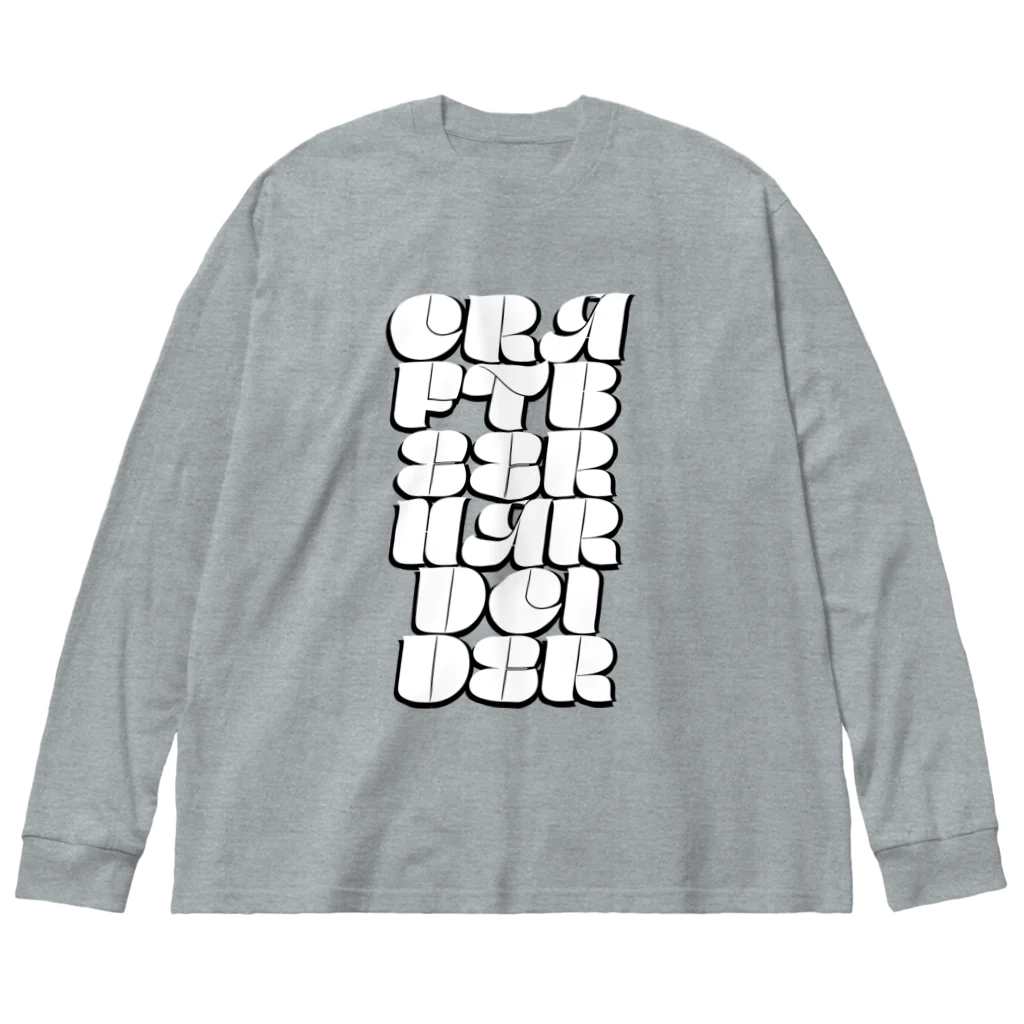 KAWAGOE GRAPHICSのクラフトビールハードサイダー Big Long Sleeve T-Shirt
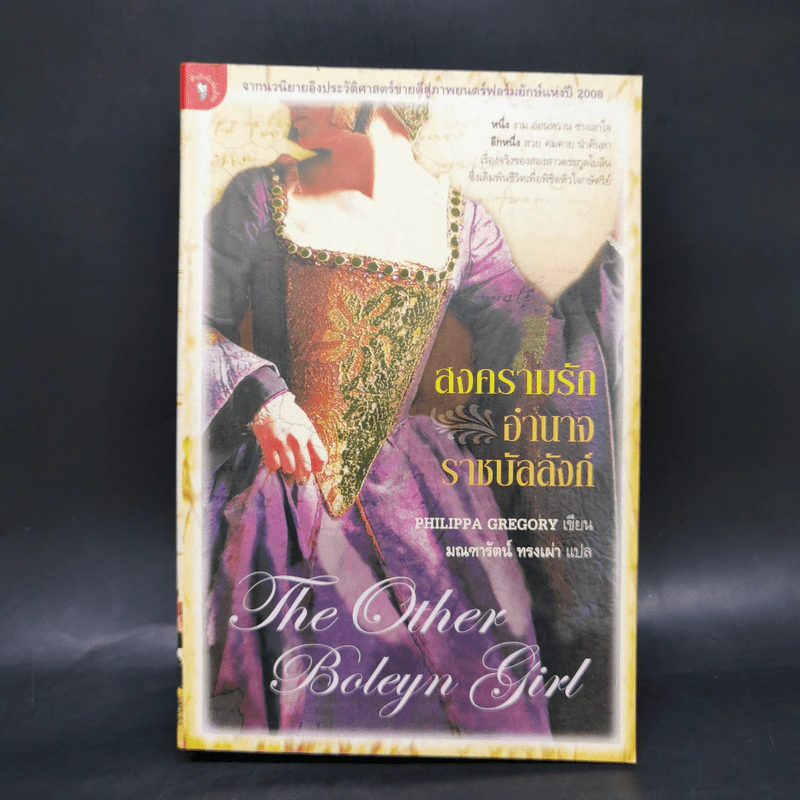 สงครามรัก อำนาจ ราชบัลลังก์ - Philippa Gregory รูปที่ 1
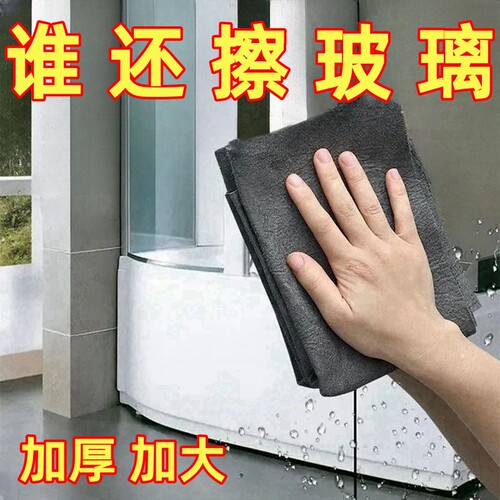魔力布擦玻璃布不留痕抹布套装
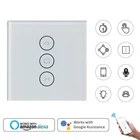 Переключатель для штор Smart Home, Wi-Fi переключатель для занавесок с электроприводом, работает с Alexa Google Home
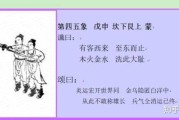 庚子年九月初四吉时，祈福与传承的时刻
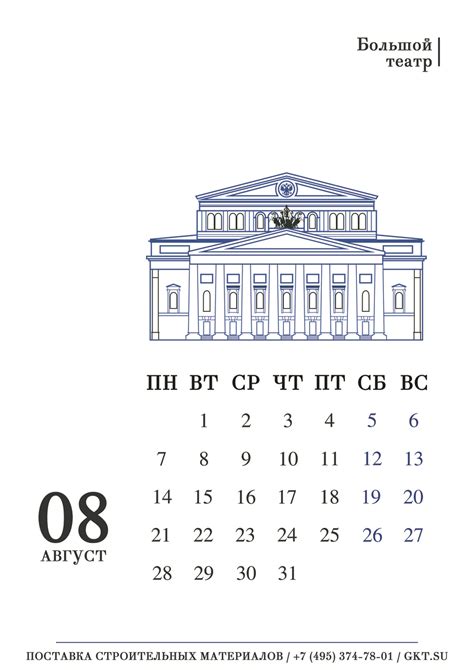 Настенный календарь 2 - Фрилансер Дарья Налетова dashdashika ...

* What you have to do *
The entries above need to be repeated in full, word for word. Skip the images.

* Answer below *
 KAWAGOE GRAPHICSのクラフトビールハードサイダー Big Long Sleeve T-Shirt
 สงครามรัก อำนาจ ราชบัลลังก์ - Philippa Gregory รูปที่ 1
魔力布擦玻璃布不留痕抹布套装
 Переключатель для штор Smart Home, Wi-Fi переключатель для занавесок с электроприводом, работает с Alexa Google Home
 庚子年九月初四吉时，祈福与传承的时刻
 Настенный календарь 2 - Фрилансер Дарья Налетова dashdashika ...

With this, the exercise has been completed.